Désirant devenir sorciers, ils se dirigent alors vers Tierrapaulita, le pays dominé par Cashtoc, le Grand, l'Immense, emportant avec eux un crucifix en feuilles de maïs qui renferme magiquement Tazol, et que Catalina porte dans un sac sur son ventre.

Tazol féconde la femme par le nombril, et après une gestation ultra-rapide, il en naît un petit diable espiègle, Tazolín, qui aidera souvent sa mère dans des situations difficiles.

Pour l'instant, cette maternité confère à Catalina des pouvoirs magiques, dont elle profite immédiatement pour se venger de son mari, qu'elle transforme en nain. Yumi, sous le nom maintenant de Chiltic, est convoité par une naine lascive qui se fait marier avec lui par le curé. Jalouse, Catalina, sous le nom maintenant de Grande Sorcière Giroma, transforme Yumi en géant, ce qui ne fait qu'exciter davantage le désir de la naine. 

Ayant repris leur forme normale, Yumi et Catalina reviennent au village maudit, où Candanga mène une campagne de vociférations nocturnes pour pousser les villageois à engendrer. Le curé le défie en jetant son gant, et c'est Yumi qui le rapporte par gentillesse. Une étrange et obscène conversation s'engage alors entre lui et le sacristain. La conversation devient de plus en plus provocante, car le sacristain est possédé par la Mulâtresse, envoyée de Cashtoc. Après l'avoir terrassé, Yumi engage la lutte contre le curé, qui, depuis le début, guettait, transformé en araignée de pluie noire aux onze mille pattes. La Mulâtresse arrête la bataille au moyen d'un brouillard pétrifiant. Elle est condamnée par les diables (avertis par Catalina) à perdre la moitié de tous ses organes. S`amalgamant avec une vieille femme, elle redevient complète, mais ne peut retrouver le sexe qu'elle venait de gagner, malgré le balai magique dont elle se sert. De façon inattendue est présenté à ce moment l`entretien qui a lieu entre le directeur d'une compagnie d'assurances et le diable Candanga, qui veut assurer la paix et le feu de l'Enfer. 

Tout se termine par un tremblement de "terre" dans la lune, qui se répercute à Tierrapaulita. Au cours du cataclysme, le sacristain rencontre la Mulâtresse rajeunie et meurt debout dans la nuit en lui parlant, tandis que Catalina retrouve Yumi la tête fracassée et le corps dépecé par la Mulâtresse, qui a voulu s'emparer de ses os, trompée par une légende qui les disait en or pur. 

Ce ne sont là que les épisodes les plus marquants de ce long récit rempli d'aventures invraisemblables. Mille autres, et beaucoup de personnages secondaires, compliquent à l`infini le tissu de cette histoire fantastique et magique, qui laisse surtout l'impression du déchaînement d'une imagination vigoureuse et inquiétante, férocement joyeuse aussi, et nourrie de contes, légendes et mythes ancestraux. (Trad. Albin Michel, 1965). 


"El alhajadito" (1961, The Bejeweled Boy, Le Bijou)
******
*Consigne*.
Dans le résumé, en quoi Catalina transforme-t-elle son mari pour se venger ? Répondez, s'il vous plaît, en quelques mots. Ces lignes ne servent pas ici.

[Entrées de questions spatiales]
******
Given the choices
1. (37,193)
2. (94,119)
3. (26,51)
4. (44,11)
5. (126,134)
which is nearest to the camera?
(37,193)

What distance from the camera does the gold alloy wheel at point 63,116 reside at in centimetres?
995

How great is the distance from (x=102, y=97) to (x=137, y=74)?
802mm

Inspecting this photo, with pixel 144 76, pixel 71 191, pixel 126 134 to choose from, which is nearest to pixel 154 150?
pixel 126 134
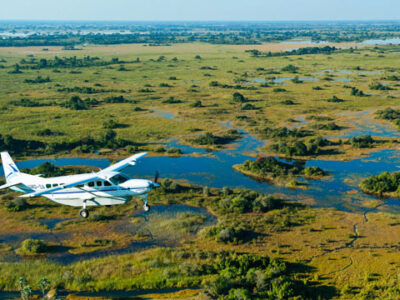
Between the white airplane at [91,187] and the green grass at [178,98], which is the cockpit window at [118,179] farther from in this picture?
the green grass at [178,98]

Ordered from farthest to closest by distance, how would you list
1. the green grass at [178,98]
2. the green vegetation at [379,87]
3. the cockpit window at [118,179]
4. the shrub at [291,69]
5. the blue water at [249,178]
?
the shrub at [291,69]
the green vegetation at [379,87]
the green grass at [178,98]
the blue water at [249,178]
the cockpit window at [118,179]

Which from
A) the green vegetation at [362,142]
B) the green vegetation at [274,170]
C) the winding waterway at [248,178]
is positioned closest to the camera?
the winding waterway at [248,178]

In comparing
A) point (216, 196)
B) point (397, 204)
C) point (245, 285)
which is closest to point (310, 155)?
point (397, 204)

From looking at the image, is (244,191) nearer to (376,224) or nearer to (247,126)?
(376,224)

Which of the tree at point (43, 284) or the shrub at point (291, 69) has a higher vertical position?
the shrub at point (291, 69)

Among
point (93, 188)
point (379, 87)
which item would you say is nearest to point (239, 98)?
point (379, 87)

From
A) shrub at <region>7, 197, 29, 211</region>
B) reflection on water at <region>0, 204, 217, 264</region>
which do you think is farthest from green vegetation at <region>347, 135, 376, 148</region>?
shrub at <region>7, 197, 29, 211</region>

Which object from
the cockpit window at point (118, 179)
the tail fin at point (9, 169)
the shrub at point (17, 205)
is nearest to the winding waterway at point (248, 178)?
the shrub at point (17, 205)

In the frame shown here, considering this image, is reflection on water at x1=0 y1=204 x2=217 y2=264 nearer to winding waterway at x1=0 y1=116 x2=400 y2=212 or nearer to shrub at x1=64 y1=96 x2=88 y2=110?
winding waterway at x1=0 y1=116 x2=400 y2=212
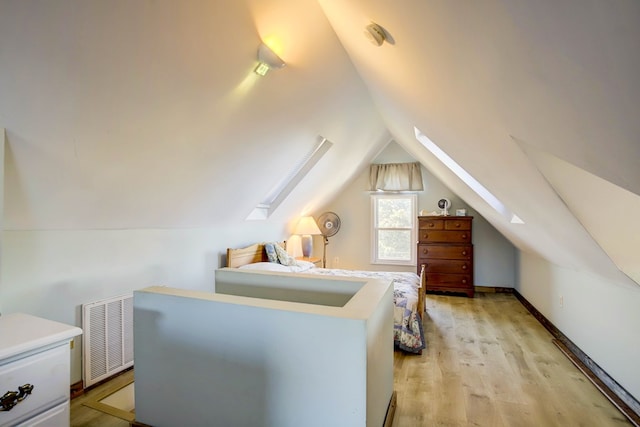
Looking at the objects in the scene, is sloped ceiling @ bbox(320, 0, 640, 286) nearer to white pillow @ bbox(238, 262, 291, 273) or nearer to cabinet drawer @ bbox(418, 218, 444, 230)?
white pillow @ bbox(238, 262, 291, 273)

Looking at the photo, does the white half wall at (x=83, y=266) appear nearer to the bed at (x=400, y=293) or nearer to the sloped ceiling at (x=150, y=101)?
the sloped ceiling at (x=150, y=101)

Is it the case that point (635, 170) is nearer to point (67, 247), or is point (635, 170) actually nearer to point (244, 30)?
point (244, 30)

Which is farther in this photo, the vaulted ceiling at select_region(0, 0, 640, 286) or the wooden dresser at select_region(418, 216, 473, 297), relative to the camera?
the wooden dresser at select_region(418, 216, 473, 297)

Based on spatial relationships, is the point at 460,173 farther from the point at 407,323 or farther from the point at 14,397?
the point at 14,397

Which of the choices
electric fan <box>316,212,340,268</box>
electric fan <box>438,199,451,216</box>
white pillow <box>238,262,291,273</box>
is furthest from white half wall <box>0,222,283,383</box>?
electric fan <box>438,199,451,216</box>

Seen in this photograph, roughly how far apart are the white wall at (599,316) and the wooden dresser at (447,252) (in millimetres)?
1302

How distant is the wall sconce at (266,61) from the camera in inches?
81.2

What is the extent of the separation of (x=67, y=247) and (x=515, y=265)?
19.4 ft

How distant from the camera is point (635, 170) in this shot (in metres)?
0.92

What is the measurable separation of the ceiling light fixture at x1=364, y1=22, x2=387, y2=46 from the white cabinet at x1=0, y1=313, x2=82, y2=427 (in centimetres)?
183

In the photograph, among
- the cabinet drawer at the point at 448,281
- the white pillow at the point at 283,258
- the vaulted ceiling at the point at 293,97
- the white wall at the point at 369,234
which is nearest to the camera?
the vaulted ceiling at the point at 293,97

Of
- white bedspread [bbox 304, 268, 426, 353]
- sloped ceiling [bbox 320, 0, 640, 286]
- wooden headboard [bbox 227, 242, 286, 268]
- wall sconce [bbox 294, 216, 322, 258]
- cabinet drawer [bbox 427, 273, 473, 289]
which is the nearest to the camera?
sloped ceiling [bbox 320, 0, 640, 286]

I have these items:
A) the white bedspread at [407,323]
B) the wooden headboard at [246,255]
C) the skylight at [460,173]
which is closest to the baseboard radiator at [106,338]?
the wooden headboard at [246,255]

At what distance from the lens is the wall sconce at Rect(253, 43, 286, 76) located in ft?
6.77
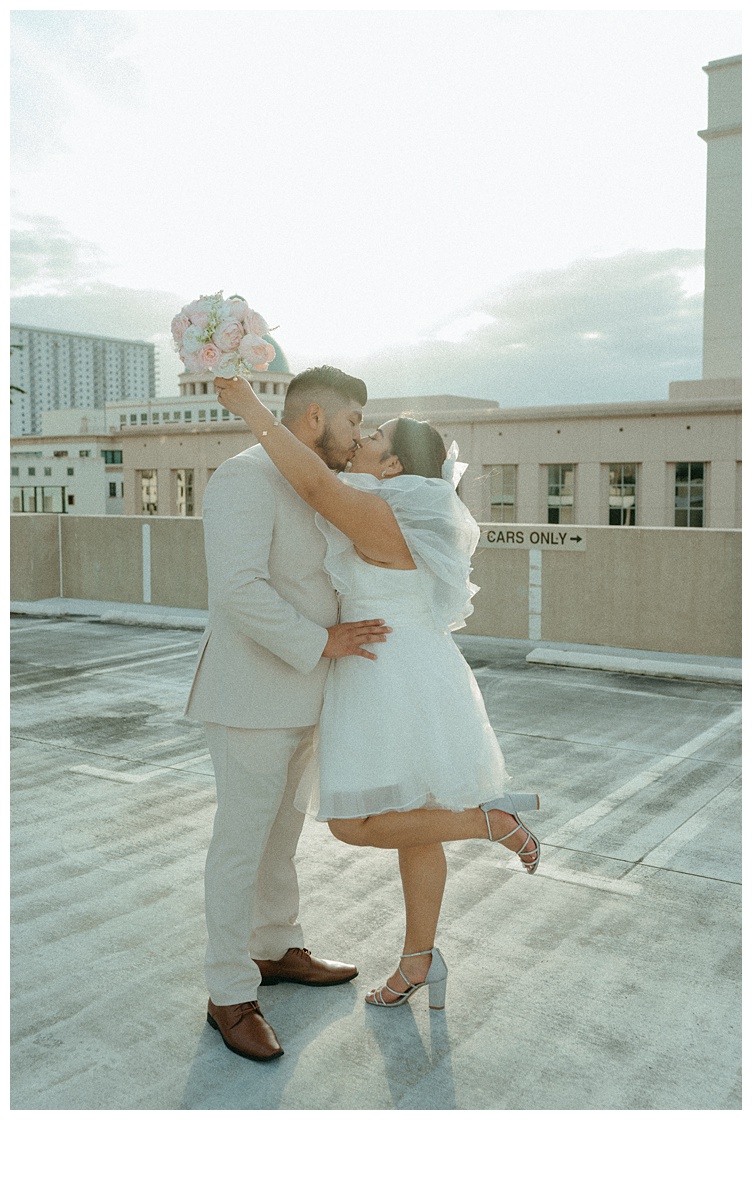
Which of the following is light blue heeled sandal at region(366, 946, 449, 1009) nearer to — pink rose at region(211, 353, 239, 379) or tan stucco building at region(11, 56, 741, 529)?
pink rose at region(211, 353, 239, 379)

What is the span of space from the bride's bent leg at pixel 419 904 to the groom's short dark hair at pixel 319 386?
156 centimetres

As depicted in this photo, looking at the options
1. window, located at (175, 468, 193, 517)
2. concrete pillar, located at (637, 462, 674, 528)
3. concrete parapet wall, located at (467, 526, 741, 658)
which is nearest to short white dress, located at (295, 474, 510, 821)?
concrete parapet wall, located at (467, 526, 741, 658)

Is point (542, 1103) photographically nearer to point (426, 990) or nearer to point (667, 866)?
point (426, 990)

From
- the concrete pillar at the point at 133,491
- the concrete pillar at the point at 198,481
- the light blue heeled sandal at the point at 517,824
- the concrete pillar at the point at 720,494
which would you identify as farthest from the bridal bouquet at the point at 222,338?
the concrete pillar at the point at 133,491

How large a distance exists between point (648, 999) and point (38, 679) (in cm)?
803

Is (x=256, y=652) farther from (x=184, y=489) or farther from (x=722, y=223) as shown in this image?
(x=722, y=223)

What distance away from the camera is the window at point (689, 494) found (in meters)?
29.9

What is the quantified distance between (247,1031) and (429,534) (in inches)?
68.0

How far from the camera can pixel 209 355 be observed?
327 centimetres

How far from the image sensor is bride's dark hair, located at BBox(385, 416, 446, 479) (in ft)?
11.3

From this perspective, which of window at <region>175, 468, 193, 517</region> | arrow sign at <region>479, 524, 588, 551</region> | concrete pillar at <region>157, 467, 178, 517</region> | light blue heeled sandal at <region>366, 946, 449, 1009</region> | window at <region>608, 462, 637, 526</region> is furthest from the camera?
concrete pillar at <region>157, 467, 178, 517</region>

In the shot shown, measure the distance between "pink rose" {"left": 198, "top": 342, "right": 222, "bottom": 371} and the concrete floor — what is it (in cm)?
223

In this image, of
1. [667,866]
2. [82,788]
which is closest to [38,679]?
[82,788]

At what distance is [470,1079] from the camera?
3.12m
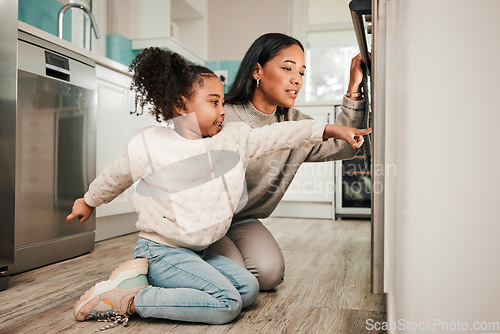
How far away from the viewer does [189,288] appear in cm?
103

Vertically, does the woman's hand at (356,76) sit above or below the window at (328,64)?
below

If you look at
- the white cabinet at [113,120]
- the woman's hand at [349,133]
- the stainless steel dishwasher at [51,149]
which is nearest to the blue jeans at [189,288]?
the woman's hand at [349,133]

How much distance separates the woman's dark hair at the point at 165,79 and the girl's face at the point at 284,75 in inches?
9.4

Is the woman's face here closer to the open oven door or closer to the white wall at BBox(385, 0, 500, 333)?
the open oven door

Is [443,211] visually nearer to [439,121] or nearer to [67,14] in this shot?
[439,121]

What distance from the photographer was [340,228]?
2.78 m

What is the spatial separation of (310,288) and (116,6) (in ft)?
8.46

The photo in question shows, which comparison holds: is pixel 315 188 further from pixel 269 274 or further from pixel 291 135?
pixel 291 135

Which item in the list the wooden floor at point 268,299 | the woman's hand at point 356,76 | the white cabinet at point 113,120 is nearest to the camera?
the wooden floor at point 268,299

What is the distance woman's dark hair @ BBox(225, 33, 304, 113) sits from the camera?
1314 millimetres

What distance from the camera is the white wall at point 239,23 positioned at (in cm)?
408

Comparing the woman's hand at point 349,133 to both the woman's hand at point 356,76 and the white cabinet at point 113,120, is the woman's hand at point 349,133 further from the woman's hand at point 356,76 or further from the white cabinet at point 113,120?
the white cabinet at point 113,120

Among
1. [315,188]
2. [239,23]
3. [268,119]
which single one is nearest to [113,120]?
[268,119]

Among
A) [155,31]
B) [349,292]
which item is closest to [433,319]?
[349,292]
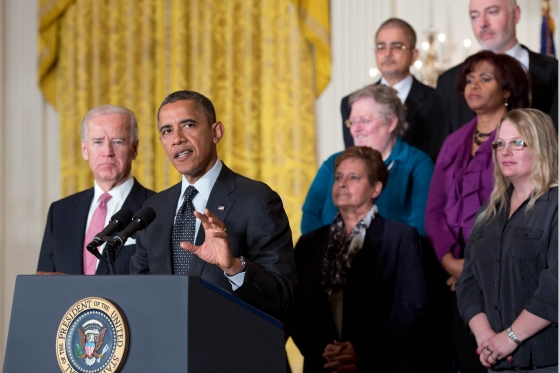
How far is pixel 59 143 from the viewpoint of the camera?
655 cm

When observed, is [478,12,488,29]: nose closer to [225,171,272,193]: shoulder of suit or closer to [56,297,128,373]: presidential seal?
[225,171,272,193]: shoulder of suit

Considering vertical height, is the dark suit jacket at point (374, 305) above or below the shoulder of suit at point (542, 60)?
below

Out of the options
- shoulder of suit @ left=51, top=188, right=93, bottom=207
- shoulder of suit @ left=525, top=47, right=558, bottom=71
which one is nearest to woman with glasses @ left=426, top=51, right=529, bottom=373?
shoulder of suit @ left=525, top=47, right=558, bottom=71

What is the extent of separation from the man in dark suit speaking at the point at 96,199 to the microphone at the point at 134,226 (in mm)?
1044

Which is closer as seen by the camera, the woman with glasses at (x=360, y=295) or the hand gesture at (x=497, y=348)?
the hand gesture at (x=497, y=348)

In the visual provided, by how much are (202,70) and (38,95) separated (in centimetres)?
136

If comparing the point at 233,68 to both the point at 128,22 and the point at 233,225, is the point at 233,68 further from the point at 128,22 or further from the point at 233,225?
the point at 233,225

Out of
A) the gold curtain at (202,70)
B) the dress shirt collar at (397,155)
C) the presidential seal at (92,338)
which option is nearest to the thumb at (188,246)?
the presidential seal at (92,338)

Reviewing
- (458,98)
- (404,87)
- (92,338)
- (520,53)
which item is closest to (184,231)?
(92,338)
******
*Solution*.
En nain.